Yes. I think right now, you have got both the NHL and NBA working through crafting solutions for their arenas. And obviously, this is also something that’s impacted by local jurisdictions, both political and the health environment and local jurisdictions driving some of that decision making. Major league baseball for us is a significant contributor during the spring and summer months. At the present time, it looks like spring training is planned to start on time. It will be roughly 1-month spring training and opening days somewhere around the first of April for teams and those teams are working with their local jurisdictions and the league to go ahead and develop approaches.
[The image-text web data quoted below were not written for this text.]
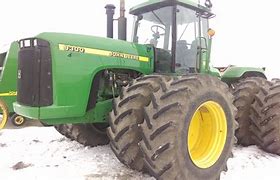 Image result for John Deere 9300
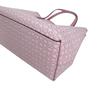 Kate Spade Tote Bag Shoulder Bag pink Women WKR00592 Used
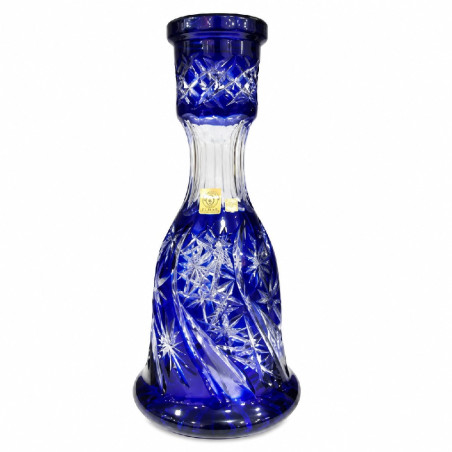 1201 CAESAR GALAXY TRADI BLUE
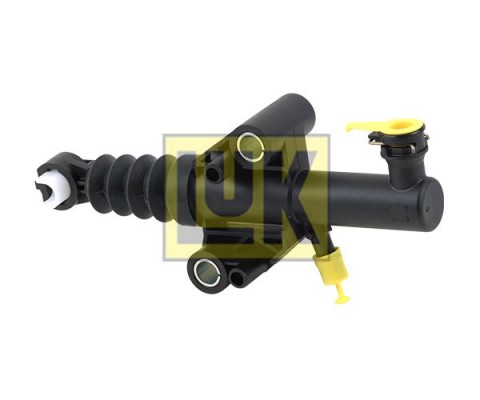 HİDROLİK DEBRİYAJ ÜST MERKEZİ TRAFIC III-VIVARO 1.6DCI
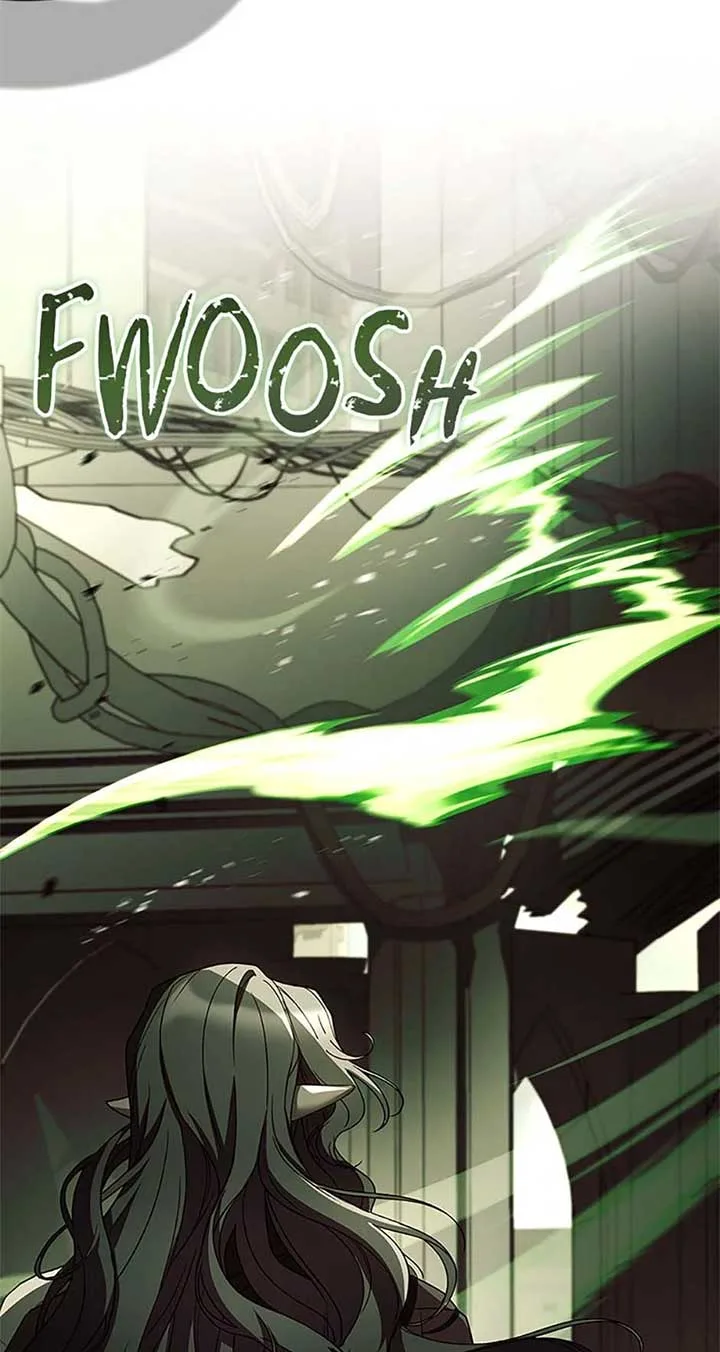 You Turned Off the Pain Setting? Chapter 47 page 18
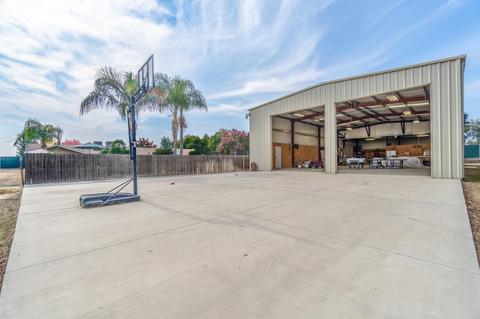 10882 E Kamm Ave, Selma, CA 93662 photo 49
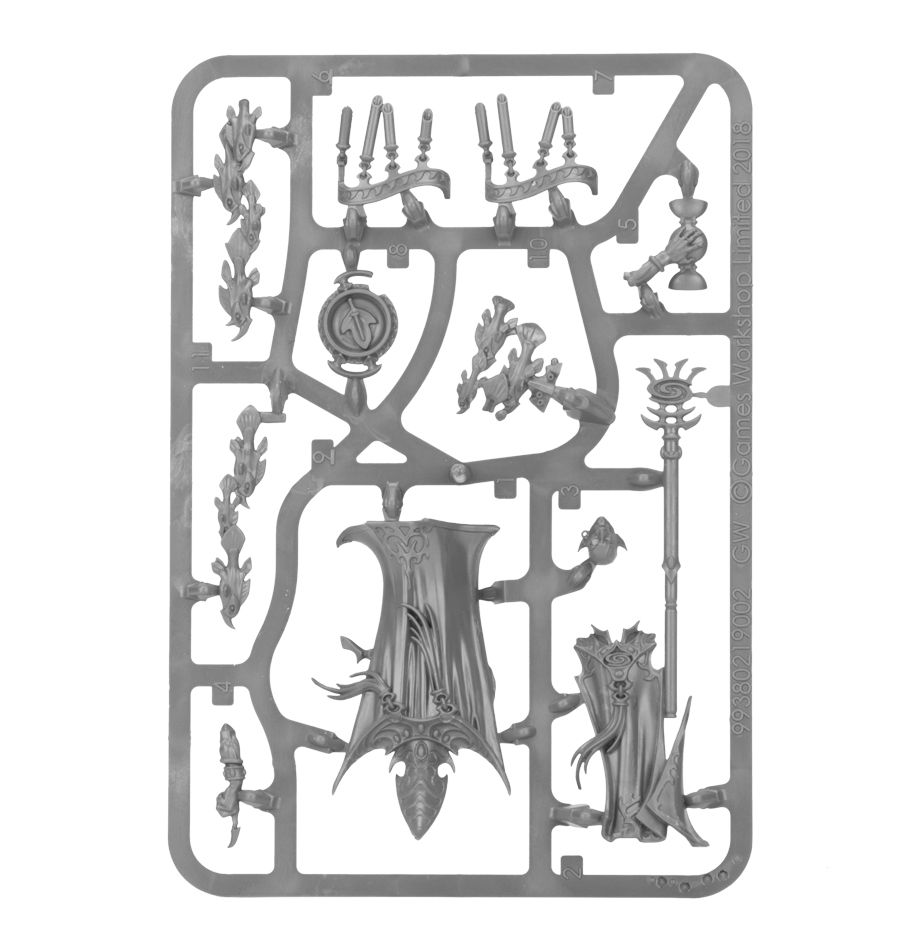 WARHAMMER AOS SPEARHEAD : IDONETH DEEPKIN-1653130517.jpg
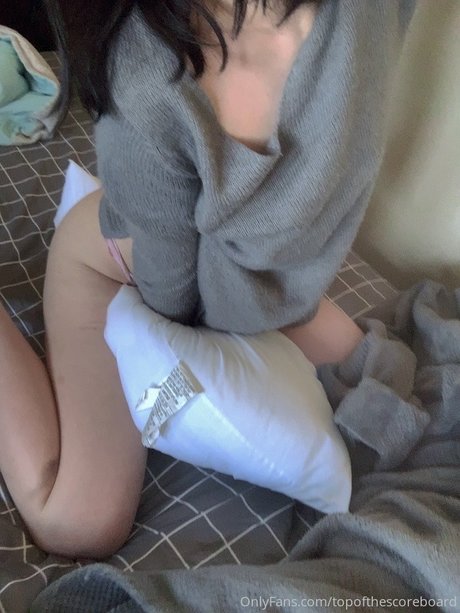 harley_ onlyfans nudes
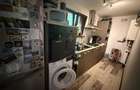 Inchiriere duplex 3 camere | Tunari | Pet friendly | Garaj - 7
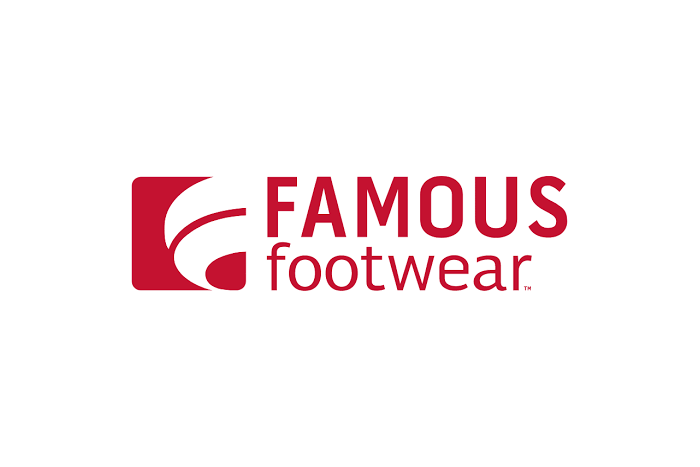 Famous Footwear’s Loyalty Relaunch for Today’s Consumer: Q&A Part I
I think the fact that the NFL was able to have a complete season without any missed games with fans in attendance, outdoors, in stadiums gives us a lot of encouragement and major league baseball will find a solution that also allows fans to be in stadiums. And that as higher vaccination rates occur and some infection and hospitalization rates drop, you will see an acceleration of the opportunity for fans to be in sports venues. So we anticipate that we’ll have some recovery in the third and fourth quarter coming through major league baseball and sports and entertainment and we are excited about those prospects to have fans back in ballparks.

Operator

Thank you. I’ll now turn the call back over to Mr. Zillmer for closing remarks.

J
John Zillmer
Chief Executive Officer

Again, thank you very much, everybody, for your time this morning. We are extraordinarily excited about the prospects of the company and frankly just the resilience of this business and the efforts of, I think, the best management team in the industry and just an ordinary bunch of people running this company day-to-day. People who really dedicated their lives to hospitality and to serving customers are doing a terrific job, and I just want to thank all of them for the work that they do. I am so proud to be leading this organization and to be a part of a reborn Aramark. So, thank you very much, everybody.

Operator

Thank you for participating. This concludes today’s conference. You may now disconnect.